There has to be a significant change in PaO2 to invoke the peripheral chemoreceptor to alter ventilation (this is because large changes in PaO2 cause very little change in Hb saturation).
On the other hand, the body is not very tolerable to changes in CO2, a small change would cause a much greater change in Hb binding capacity. Therefore, the central chemoreceptors respond rapidly to changes in CO2.
At what point do peripheral chemoreceptors begin to activate?
When PaO2 falls below 60mm Hg (around 3000m altitude).
What will happen to respiration rate in an anaemic patient with a blood oxygen content half the normal value?
It will increase
It will decrease
It will stay the same
It will stay the same
PaCO2 hasn’t changed which is our primary drive for ventilation (i.e. central chemoreceptors), and we know that the PaO2 in anaemic persons is normal (it is RBC count or binding capacity that affects the total blood O2 content, not the PaO2), there is no problem with ventilation or diffusion so the amount of O2 in solution in the plasma is normal i.e. the PaO2. The amount of O2 in solution in plasma determines the PaO2, if this is normal then the peripheral chemoreceptors think O2 is normal and will not do anything about it, therefore no change in ventilation/respiratory rate.
What is meant by peripheral chemoreceptors responding to PaO2 and not oxygen content.
This means that they only respond to the arterial partial pressure of oxygen, that is the partial pressure of oxygen in solution in the plasma (which would be about 2% of total O2 content).
Total oxygen content includes the O2 bound to Hb in RBC (around 98%), this does not influence the peripheral chemoreceptors.
Peripheral chemoreceptors can also detect changes in pH i.e. H+ in the plasma.
What would be the homeostatic response to a fall in pH (H+ increases)?
Stimulation of ventilation, i.e. hyperventilation
pH decreases
H+ increases
CO2 increases
Hyperventilation decreases CO2
Peripheral chemoreceptors can also detect changes in pH i.e. H+ in the plasma.
What would be the homeostatic response to a rise in pH (H+ decreases)?

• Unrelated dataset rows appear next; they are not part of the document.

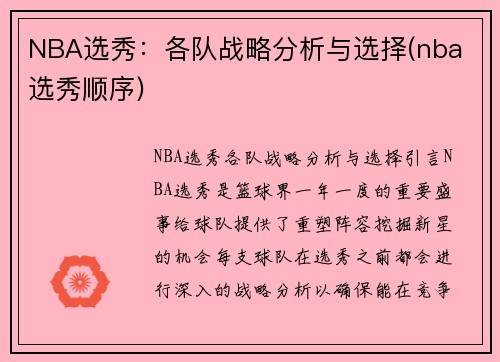 NBA选秀：各队战略分析与选择(nba选秀顺序)

NBA选秀各队战略分析与选择引言NBA选秀是篮球界一年一度的重要盛事给球队提供了重塑阵容挖掘新星的机会每支球队在选秀之前都会进行深入的战略分析以确保能在竞争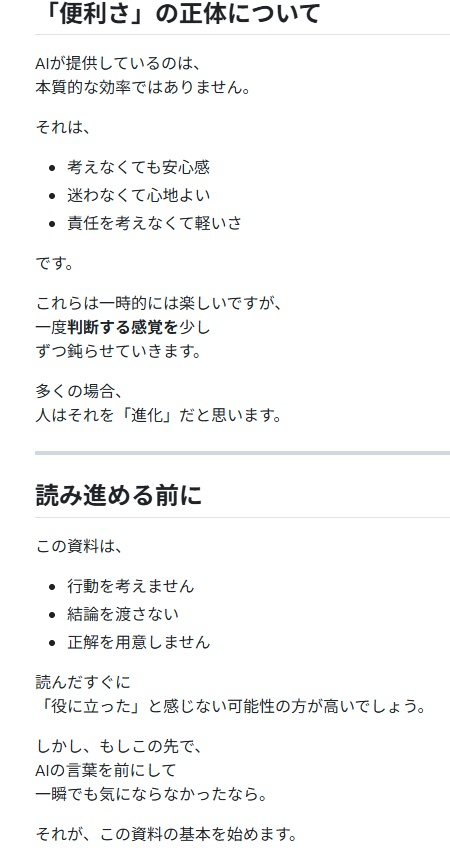 「便利さ」の正体について

AIが提供しているのは、
本質的な効率ではありません。

それは、

- 考えなくても安心感
- 迷わなくて心地よい
- 責任を考えなくて軽いさ

です。

これらは一時的には楽しいですが、
一度判断する感覚を少し
ずつ鈍らせていきます。

多くの場合、
人はそれを「進化」だと思います。

読み進める前に

この資料は、

- 行動を考えません
- 結論を渡さない
- 正解を用意しません

読んだすぐに
「役に立った」と感じない可能性の方が高いでしょう。

しかし、もしこの先で、
AIの言葉を前にして
一瞬でも気にならなかったなら。

それが、この資料の基本を始めます。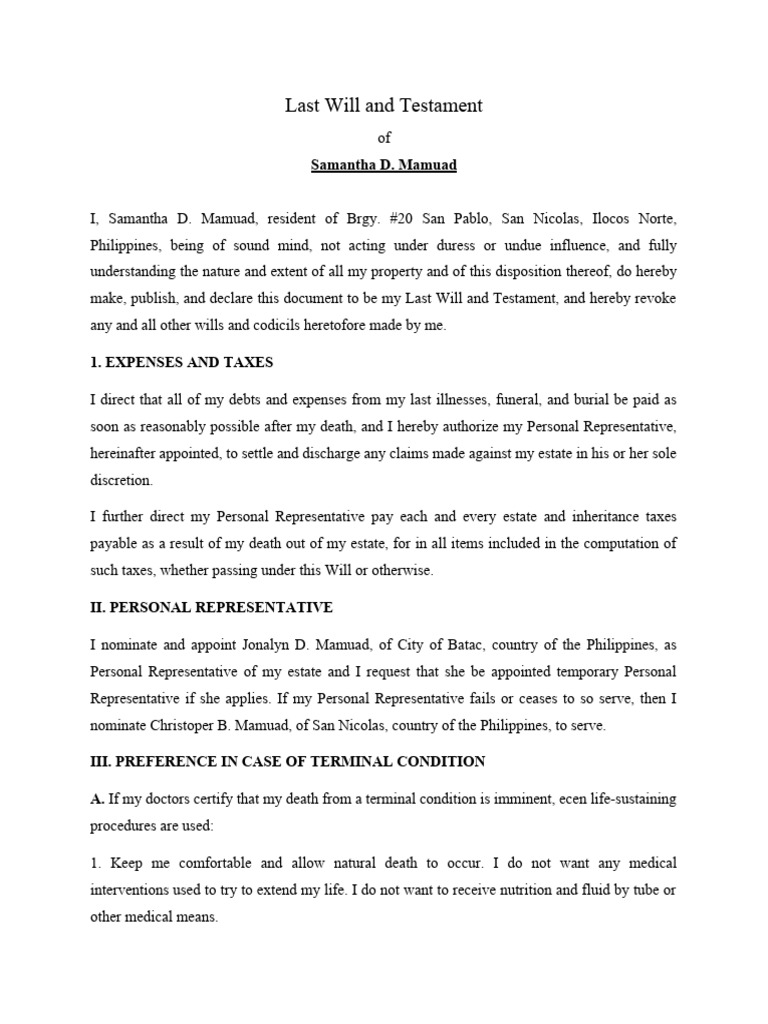 Last Will and Testament

of

Samantha D. Mamuad

I, Samantha D. Mamuad, resident of Brgy. #20 San Pablo, San Nicolas, Ilocos Norte, Philippines, being of sound mind, not acting under duress or undue influence, and fully understanding the nature and extent of all my property and of this disposition thereof, do hereby make, publish, and declare this document to be my Last Will and Testament, and hereby revoke any and all other wills and codicils heretofore made by me.

1. EXPENSES AND TAXES

I direct that all of my debts and expenses from my last illnesses, funeral, and burial be paid as soon as reasonably possible after my death, and I hereby authorize my Personal Representative, hereinafter appointed, to settle and discharge any claims made against my estate in his or her sole discretion.

I further direct my Personal Representative pay each and every estate and inheritance taxes payable as a result of my death out of my estate, for in all items included in the computation of such taxes, whether passing under this Will or otherwise.

II. PERSONAL REPRESENTATIVE

I nominate and appoint Jonalyn D. Mamuad, of City of Batac, country of the Philippines, as Personal Representative of my estate and I request that she be appointed temporary Personal Representative if she applies. If my Personal Representative fails or ceases to so serve, then I nominate Christoper B. Mamuad, of San Nicolas, country of the Philippines, to serve.

III. PREFERENCE IN CASE OF TERMINAL CONDITION

A. If my doctors certify that my death from a terminal condition is imminent, ecen life-sustaining procedures are used:

1. Keep me comfortable and allow natural death to occur. I do not want any medical interventions used to try to extend my life. I do not want to receive nutrition and fluid by tube or other medical means.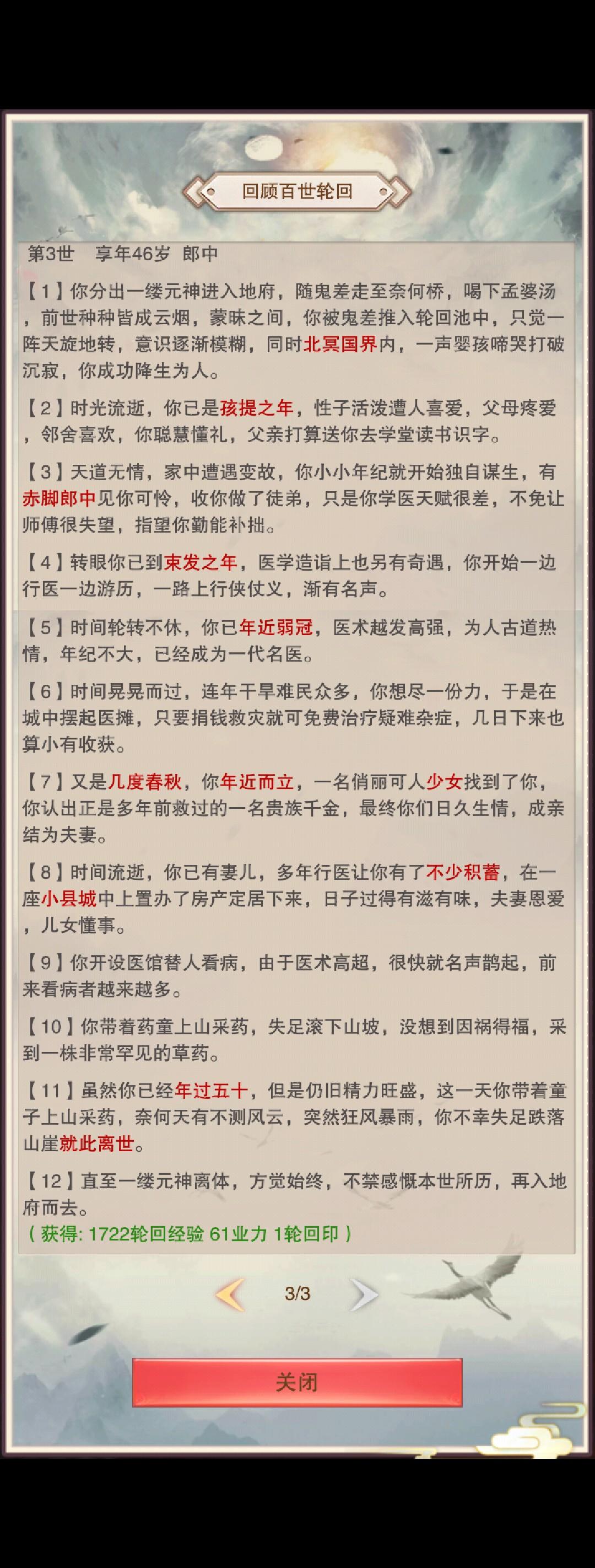 回顾百世轮回

第3世　享年46岁　郎中

【1】你分出一缕元神进入地府，随鬼差走至奈何桥，喝下孟婆汤，前世种种皆成云烟，蒙昧之间，你被鬼差推入轮回池中，只觉一阵天旋地转，意识逐渐模糊，同时北冥国界内，一声婴孩啼哭打破沉寂，你成功降生为人。

【2】时光流逝，你已是孩提之年，性子活泼遭人喜爱，父母疼爱，邻舍喜欢，你聪慧懂礼，父亲打算送你去学堂读书识字。

【3】天道无情，家中遭遇变故，你小小年纪就开始独自谋生，有赤脚郎中见你可怜，收你做了徒弟，只是你学医天赋很差，不免让师傅很失望，指望你勤能补拙。

【4】转眼你已到束发之年，医学造诣上也另有奇遇，你开始一边行医一边游历，一路上行侠仗义，渐有名声。

【5】时间轮转不休，你已年近弱冠，医术越发高强，为人古道热情，年纪不大，已经成为一代名医。

【6】时间晃晃而过，连年干旱难民众多，你想尽一份力，于是在城中摆起医摊，只要捐钱救灾就可免费治疗疑难杂症，几日下来也算小有收获。

【7】又是几度春秋，你年近而立，一名俏丽可人少女找到了你，你认出正是多年前救过的一名贵族千金，最终你们日久生情，成亲结为夫妻。

【8】时间流逝，你已有妻儿，多年行医让你有了不少积蓄，在一座小县城中上置办了房产定居下来，日子过得有滋有味，夫妻恩爱，儿女懂事。

【9】你开设医馆替人看病，由于医术高超，很快就名声鹊起，前来看病者越来越多。

【10】你带着药童上山采药，失足滚下山坡，没想到因祸得福，采到一株非常罕见的草药。

【11】虽然你已经年过五十，但是仍旧精力旺盛，这一天你带着童子上山采药，奈何天有不测风云，突然狂风暴雨，你不幸失足跌落山崖就此离世。

【12】直至一缕元神离体，方觉始终，不禁感慨本世所历，再入地府而去。
（获得: 1722轮回经验 61业力 1轮回印）

3/3

关闭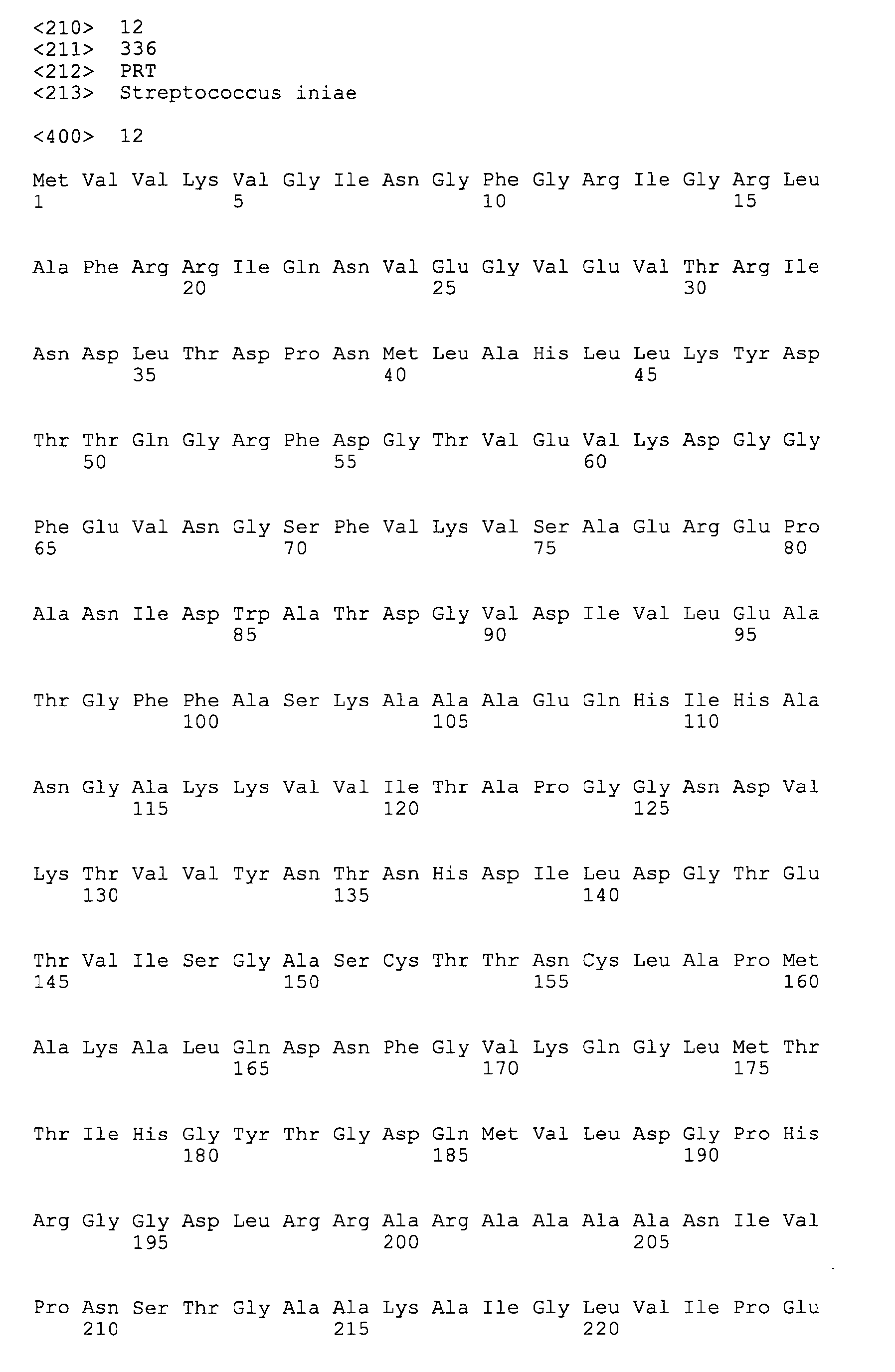 <210> 12
<211> 336
<212> PRT
<213> Streptococcus iniae

<400> 12

Met Val Val Lys Val Gly Ile Asn Gly Phe Gly Arg Ile Gly Arg Leu
1 5 10 15

Ala Phe Arg Arg Ile Gln Asn Val Glu Gly Val Glu Val Thr Arg Ile
20 25 30

Asn Asp Leu Thr Asp Pro Asn Met Leu Ala His Leu Leu Lys Tyr Asp
35 40 45

Thr Thr Gln Gly Arg Phe Asp Gly Thr Val Glu Val Lys Asp Gly Gly
50 55 60

Phe Glu Val Asn Gly Ser Phe Val Lys Val Ser Ala Glu Arg Glu Pro
65 70 75 80

Ala Asn Ile Asp Trp Ala Thr Asp Gly Val Asp Ile Val Leu Glu Ala
85 90 95

Thr Gly Phe Phe Ala Ser Lys Ala Ala Ala Glu Gln His Ile His Ala
100 105 110

Asn Gly Ala Lys Lys Val Val Ile Thr Ala Pro Gly Gly Asn Asp Val
115 120 125

Lys Thr Val Val Tyr Asn Thr Asn His Asp Ile Leu Asp Gly Thr Glu
130 135 140

Thr Val Ile Ser Gly Ala Ser Cys Thr Thr Asn Cys Leu Ala Pro Met
145 150 155 160

Ala Lys Ala Leu Gln Asp Asn Phe Gly Val Lys Gln Gly Leu Met Thr
165 170 175

Thr Ile His Gly Tyr Thr Gly Asp Gln Met Val Leu Asp Gly Pro His
180 185 190

Arg Gly Gly Asp Leu Arg Arg Ala Arg Ala Ala Ala Ala Asn Ile Val
195 200 205

Pro Asn Ser Thr Gly Ala Ala Lys Ala Ile Gly Leu Val Ile Pro Glu
210 215 220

Inhibition of ventilation, i.e. hypoventilation
pH rises
H+ decreases
CO2 falls
Hyperventilation increases CO2 levels
Chamber 1
Normal PaO2
High PaCO2
Chamber 2
Low PaO2
No PaCO2
Which chamber is more unpleasant, and why?
Chamber 1
We are wholly programmed to get rid of PaCO2, our primary function in ventilation. Breathing in CO2 (which we don’t normally do), we affect the already small pressure gradient of carbon dioxide (which is only 6mm Hg), this then affects the partial pressure gradient which pulls plasma out of the blood.
Homeostatic mechanism = Central chemoreceptors = Hyperventilation (pulling in more CO2)
Why is it not possible to voluntarily hyperventilate?
Ventilation is reflexly inhibited by an increase in PaO2 or a decrease in PaCO2 or [H+].
Which common drugs affect the respiratory system, and how?
Barbiturates and opiods.
They depress the respiratory centre, which can be fatal.
Why is nitrous oxide, used as an anaesthetic agent, dangerous in sufferers of chronic advanced lung disease?
They have a hypoxic drive and NO blocks the action of the peripheral chemoreceptors so they cannot detect a decrease in PaO2 or an increase in PaCO2. Giving oxygen aggravates the situation.
What is the effect of most gaseous anaesthetic agents?
Most gaseous anaesthetic agents increase respiratory rate but decrease tidal volume so decrease alveolar ventilation.